**Texte extrait**
"""

Et puis je ne suis pas très de souvenirs en fait. Ça c'est assez personnel. Je n’ai pas de photos, même chez moi.
Et donc c'est vrai que là je les revois un peu avec plaisir. Mais de moi-même je n’aurais pasgardé ça.
Y : Vu que je fais de l'archivage, c'est pour ça que je posais des questions pareilles en fait. Quel est le rapport aux archives et les traces ?
D : Je me dis que c'est... À chaque projet j'ai l'impression qu'il faut que je reparte un zéro. Même si c'est impossible parce qu'on a quand même tout un univers, des choses qu'on a...
Voilà, on est attiré par certaines choses, certaines formes, même si chaque projet est très différent. Mais j'essaie quand même à chaque fois de repartir à zéro. Donc, je me dis que si j'avais comme ça des quarante ans de photos de toutes les scénos que j'ai faites, je sais pas, ça m'intéresse pas.

"""

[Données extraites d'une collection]
"""

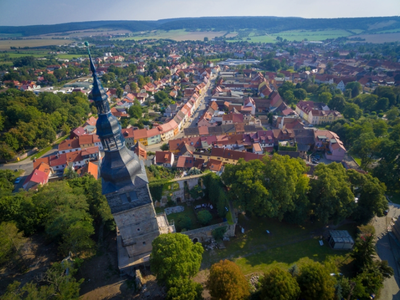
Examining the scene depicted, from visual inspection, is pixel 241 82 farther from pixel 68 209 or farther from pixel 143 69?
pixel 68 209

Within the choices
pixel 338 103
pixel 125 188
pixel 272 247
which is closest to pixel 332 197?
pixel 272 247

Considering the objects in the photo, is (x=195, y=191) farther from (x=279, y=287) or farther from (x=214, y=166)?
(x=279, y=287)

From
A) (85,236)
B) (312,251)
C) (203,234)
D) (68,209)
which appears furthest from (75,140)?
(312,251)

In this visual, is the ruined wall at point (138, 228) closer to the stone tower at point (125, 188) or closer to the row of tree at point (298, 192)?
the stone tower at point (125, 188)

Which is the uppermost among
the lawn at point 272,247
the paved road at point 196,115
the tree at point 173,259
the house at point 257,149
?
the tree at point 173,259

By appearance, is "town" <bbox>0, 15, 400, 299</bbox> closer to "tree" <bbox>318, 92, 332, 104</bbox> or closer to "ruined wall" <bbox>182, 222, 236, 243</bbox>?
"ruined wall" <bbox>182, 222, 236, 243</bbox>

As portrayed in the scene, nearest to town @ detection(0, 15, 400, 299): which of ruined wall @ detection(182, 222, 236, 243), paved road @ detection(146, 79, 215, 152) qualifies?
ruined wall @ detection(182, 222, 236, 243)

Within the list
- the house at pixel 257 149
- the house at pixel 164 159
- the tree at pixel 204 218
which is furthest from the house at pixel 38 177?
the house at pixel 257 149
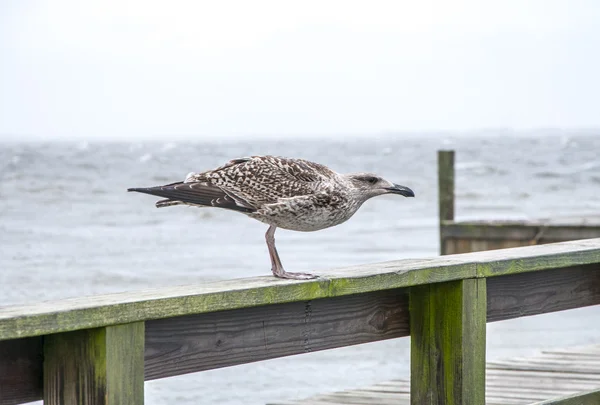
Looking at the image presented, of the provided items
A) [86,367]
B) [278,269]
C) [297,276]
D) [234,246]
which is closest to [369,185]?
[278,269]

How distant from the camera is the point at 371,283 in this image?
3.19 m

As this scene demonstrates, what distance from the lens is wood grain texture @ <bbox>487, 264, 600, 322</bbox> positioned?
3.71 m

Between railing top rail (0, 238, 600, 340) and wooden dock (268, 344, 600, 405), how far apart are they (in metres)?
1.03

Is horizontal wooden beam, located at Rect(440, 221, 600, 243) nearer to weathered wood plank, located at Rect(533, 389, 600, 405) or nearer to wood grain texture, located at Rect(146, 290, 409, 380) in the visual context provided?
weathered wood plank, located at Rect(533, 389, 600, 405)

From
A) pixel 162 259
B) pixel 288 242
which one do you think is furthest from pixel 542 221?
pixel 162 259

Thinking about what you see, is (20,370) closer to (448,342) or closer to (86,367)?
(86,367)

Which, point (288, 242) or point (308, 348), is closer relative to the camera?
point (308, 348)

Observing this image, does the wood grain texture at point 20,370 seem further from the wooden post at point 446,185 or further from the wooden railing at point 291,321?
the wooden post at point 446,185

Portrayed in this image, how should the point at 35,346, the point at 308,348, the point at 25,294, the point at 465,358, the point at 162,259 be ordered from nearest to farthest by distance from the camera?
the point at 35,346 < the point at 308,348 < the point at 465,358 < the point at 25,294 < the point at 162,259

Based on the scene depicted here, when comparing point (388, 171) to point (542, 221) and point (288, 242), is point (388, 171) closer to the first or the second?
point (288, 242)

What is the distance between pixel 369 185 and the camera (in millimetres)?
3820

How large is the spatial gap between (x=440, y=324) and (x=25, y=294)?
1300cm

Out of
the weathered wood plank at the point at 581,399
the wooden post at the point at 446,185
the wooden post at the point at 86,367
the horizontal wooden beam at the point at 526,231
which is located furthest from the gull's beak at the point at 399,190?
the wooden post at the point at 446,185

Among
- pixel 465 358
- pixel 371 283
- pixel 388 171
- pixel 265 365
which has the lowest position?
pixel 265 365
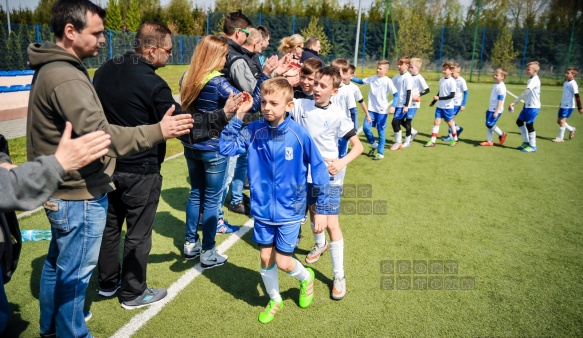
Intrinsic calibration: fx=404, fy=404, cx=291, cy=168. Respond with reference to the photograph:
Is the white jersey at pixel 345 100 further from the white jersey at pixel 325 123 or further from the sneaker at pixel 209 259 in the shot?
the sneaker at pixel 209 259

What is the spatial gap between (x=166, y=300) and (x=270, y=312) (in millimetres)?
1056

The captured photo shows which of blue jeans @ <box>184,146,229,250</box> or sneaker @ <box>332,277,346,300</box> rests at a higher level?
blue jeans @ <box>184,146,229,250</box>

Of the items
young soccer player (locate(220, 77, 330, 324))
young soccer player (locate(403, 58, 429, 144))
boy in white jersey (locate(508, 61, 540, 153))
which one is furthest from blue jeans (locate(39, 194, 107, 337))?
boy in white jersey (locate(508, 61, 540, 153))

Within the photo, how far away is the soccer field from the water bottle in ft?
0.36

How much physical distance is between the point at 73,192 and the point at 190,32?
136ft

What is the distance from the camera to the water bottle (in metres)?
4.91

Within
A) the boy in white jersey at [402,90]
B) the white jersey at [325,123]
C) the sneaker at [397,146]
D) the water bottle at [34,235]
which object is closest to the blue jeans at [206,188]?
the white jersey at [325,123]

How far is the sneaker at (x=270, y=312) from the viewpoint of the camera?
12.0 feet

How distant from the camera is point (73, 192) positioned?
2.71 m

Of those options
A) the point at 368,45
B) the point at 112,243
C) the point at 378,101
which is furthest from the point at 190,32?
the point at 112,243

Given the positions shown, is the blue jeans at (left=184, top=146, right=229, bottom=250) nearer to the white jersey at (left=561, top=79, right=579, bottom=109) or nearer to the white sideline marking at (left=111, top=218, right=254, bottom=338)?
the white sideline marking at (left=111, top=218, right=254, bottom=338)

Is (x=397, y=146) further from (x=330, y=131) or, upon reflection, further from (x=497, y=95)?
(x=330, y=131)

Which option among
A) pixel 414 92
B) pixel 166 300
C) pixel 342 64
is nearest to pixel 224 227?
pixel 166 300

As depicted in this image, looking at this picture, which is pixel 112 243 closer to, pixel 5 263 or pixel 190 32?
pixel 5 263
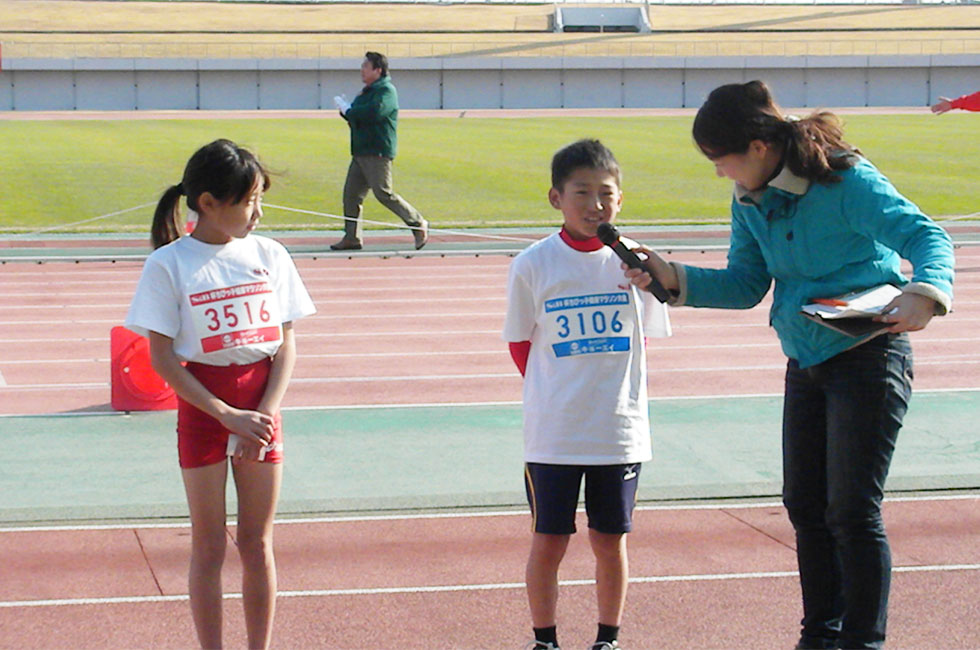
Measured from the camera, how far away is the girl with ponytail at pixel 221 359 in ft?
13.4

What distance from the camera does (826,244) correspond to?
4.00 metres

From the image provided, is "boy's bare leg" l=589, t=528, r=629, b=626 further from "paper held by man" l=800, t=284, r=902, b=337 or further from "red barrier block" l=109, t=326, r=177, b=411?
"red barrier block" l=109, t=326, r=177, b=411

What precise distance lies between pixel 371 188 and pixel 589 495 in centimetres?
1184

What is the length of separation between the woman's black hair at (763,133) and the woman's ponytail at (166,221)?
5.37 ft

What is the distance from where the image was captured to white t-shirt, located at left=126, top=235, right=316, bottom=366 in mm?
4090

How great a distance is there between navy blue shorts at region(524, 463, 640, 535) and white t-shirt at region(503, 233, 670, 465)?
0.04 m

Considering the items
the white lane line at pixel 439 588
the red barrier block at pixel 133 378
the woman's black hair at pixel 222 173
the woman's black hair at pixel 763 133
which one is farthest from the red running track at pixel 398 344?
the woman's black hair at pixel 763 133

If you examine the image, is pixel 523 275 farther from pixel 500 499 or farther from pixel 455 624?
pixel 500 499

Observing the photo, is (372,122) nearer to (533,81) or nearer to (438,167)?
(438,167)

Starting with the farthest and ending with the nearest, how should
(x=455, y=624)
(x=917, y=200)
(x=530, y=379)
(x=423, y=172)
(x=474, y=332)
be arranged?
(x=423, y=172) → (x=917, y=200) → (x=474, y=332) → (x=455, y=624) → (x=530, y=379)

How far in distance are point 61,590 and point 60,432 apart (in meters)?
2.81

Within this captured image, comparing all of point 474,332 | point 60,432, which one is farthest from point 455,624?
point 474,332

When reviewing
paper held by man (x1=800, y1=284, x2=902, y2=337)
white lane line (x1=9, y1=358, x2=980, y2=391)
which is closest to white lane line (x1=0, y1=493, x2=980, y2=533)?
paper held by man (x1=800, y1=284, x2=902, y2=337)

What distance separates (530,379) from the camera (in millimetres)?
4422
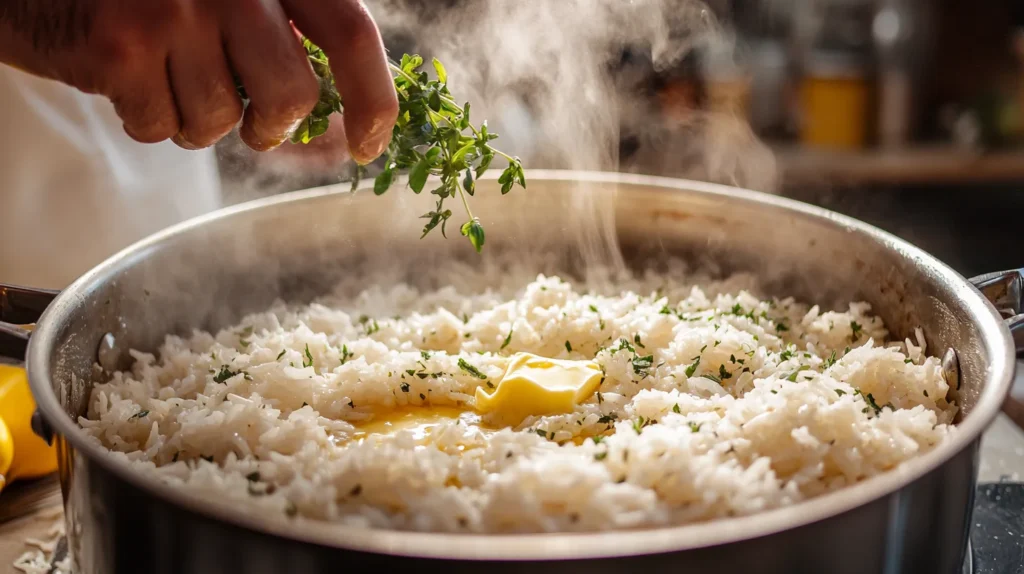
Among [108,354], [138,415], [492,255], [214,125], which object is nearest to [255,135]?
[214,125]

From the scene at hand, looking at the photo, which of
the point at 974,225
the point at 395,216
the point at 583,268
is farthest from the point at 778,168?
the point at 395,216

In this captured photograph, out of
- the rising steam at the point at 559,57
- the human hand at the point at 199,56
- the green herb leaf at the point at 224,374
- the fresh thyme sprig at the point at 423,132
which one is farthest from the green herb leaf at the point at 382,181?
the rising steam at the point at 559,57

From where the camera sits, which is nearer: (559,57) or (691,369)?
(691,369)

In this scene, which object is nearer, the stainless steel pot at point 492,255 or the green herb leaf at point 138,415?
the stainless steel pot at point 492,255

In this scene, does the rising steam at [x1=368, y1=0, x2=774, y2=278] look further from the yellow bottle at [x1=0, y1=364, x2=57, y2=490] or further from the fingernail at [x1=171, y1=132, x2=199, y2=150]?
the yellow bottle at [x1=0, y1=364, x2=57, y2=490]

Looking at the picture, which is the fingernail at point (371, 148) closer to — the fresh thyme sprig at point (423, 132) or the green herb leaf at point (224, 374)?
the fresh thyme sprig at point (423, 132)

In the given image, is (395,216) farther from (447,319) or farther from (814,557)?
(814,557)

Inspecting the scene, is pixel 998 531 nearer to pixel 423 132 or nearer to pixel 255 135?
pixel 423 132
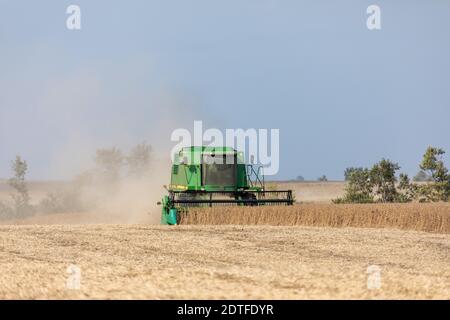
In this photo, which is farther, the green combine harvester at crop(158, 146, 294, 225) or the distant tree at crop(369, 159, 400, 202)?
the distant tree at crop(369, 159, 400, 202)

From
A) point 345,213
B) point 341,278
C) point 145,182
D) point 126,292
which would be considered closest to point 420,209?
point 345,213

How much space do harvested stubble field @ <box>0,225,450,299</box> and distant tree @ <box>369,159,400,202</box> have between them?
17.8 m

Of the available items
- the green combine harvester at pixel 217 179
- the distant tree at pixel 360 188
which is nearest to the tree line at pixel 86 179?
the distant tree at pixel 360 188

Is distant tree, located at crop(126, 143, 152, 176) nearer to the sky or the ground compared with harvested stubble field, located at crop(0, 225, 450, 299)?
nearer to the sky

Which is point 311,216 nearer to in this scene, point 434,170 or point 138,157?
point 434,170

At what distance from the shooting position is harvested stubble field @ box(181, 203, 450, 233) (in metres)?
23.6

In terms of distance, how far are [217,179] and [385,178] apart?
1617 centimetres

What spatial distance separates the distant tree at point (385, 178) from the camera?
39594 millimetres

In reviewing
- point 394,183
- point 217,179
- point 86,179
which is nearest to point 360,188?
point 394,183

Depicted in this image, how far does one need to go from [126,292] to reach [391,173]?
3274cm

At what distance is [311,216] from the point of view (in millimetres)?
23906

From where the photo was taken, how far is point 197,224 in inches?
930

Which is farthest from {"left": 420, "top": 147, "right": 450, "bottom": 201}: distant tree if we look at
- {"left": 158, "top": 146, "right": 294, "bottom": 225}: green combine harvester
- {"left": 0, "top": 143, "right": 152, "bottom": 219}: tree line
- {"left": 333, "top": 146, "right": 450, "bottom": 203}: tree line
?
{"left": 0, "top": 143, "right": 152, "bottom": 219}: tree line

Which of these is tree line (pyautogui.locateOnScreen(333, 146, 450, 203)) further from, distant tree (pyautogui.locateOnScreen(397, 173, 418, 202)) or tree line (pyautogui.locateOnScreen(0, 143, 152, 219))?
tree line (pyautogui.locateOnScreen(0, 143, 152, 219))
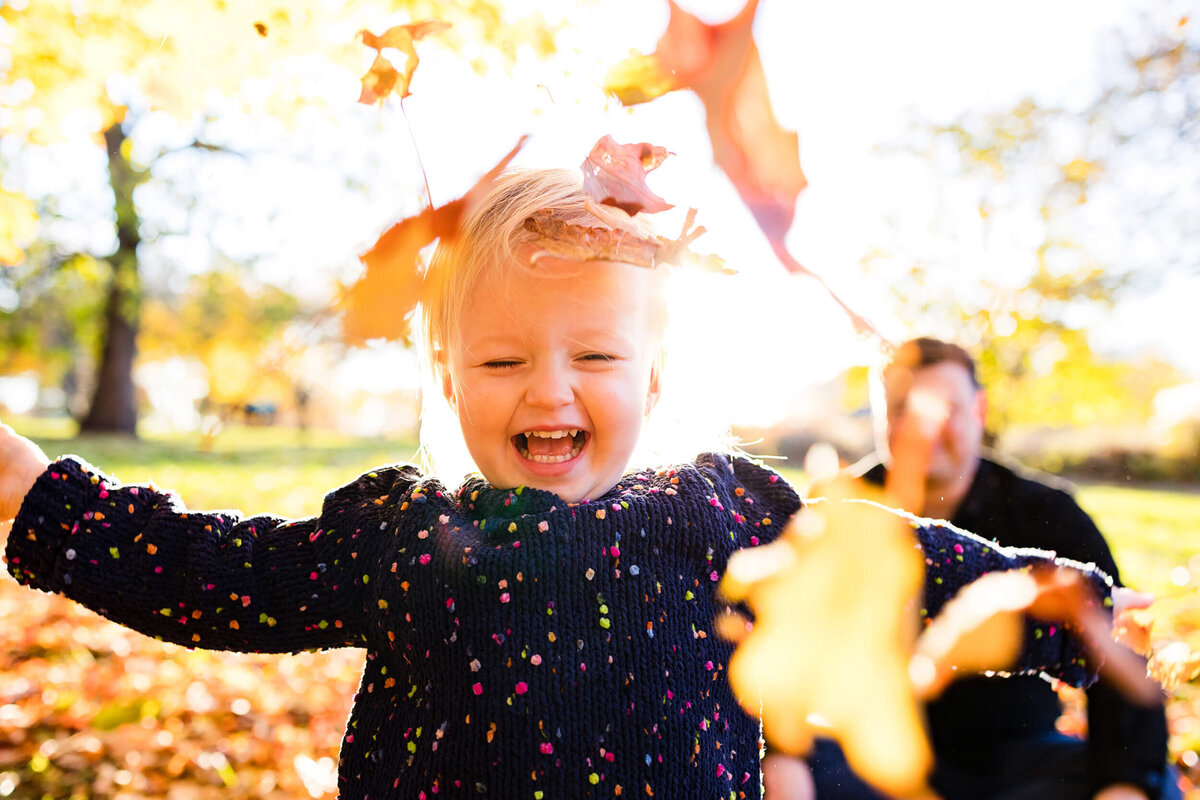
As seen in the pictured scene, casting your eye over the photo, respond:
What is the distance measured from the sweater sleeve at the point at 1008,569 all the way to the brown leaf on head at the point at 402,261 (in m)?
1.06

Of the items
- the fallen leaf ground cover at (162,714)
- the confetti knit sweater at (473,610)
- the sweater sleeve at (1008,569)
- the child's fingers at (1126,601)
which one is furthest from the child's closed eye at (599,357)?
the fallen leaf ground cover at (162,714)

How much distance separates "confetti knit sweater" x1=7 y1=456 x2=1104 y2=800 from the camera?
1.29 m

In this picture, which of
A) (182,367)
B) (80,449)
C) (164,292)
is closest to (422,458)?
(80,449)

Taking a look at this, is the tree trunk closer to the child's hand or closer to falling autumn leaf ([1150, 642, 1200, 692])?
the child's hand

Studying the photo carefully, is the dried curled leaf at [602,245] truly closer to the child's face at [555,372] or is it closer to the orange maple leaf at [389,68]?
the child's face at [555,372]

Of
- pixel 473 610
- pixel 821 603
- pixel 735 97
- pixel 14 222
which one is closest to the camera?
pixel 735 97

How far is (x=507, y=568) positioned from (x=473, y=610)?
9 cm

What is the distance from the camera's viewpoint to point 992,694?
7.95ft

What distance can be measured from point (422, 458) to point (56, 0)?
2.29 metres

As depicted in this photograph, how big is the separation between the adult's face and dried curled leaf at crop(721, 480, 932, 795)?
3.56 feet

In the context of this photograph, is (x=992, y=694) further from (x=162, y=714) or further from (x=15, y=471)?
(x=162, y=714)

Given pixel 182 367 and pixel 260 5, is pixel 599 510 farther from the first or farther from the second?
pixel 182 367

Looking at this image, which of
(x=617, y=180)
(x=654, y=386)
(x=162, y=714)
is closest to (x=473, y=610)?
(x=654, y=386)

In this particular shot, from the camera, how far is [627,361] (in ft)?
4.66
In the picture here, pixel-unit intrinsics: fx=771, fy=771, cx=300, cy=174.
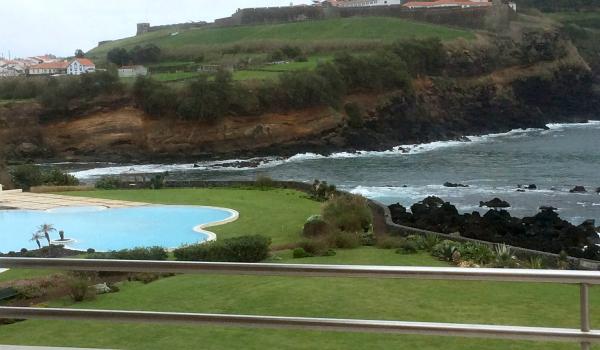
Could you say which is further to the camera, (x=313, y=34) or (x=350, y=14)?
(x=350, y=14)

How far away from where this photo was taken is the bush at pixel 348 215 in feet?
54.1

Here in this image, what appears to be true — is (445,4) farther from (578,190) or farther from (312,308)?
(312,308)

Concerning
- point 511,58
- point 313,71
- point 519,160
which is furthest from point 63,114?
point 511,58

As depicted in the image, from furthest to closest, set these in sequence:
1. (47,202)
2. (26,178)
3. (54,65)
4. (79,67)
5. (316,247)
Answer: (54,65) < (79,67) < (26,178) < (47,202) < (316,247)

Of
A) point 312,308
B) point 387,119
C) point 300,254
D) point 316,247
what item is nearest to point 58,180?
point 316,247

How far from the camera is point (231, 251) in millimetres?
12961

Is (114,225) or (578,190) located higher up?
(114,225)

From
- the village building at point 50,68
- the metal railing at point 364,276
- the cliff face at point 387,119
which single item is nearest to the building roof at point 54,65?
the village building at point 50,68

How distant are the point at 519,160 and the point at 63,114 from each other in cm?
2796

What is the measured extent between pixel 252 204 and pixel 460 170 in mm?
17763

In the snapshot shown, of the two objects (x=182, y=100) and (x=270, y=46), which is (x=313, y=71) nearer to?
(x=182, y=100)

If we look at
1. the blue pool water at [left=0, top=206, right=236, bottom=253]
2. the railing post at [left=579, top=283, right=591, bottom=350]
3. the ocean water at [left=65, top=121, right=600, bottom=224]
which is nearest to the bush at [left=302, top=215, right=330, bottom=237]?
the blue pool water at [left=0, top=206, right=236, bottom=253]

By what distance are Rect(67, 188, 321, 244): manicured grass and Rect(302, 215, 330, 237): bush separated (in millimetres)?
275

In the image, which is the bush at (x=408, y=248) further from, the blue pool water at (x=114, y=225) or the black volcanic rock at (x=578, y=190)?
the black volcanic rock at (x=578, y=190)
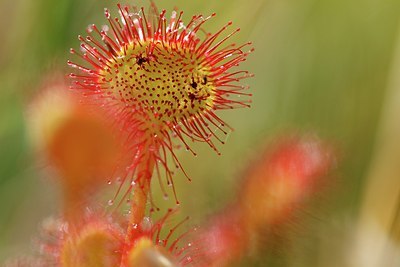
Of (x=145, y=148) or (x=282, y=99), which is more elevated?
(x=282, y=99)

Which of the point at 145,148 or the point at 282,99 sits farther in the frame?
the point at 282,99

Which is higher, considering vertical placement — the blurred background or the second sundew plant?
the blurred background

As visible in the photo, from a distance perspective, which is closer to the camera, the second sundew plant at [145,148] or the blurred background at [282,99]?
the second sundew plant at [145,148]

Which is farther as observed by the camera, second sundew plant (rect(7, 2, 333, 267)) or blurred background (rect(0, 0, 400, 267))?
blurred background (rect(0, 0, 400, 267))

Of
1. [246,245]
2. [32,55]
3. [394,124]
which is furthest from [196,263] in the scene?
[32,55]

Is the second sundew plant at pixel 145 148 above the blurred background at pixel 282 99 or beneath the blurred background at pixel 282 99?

"""

**Consigne**
Relevez, s'il vous plaît, toutes les phrases du texte extrait qui contiennent le mot « chaque ».

**Réponse**
« À chaque projet j'ai l'impression qu'il faut que je reparte un zéro. »
« Voilà, on est attiré par certaines choses, certaines formes, même si chaque projet est très différent. »
« Mais j'essaie quand même à chaque fois de repartir à zéro. »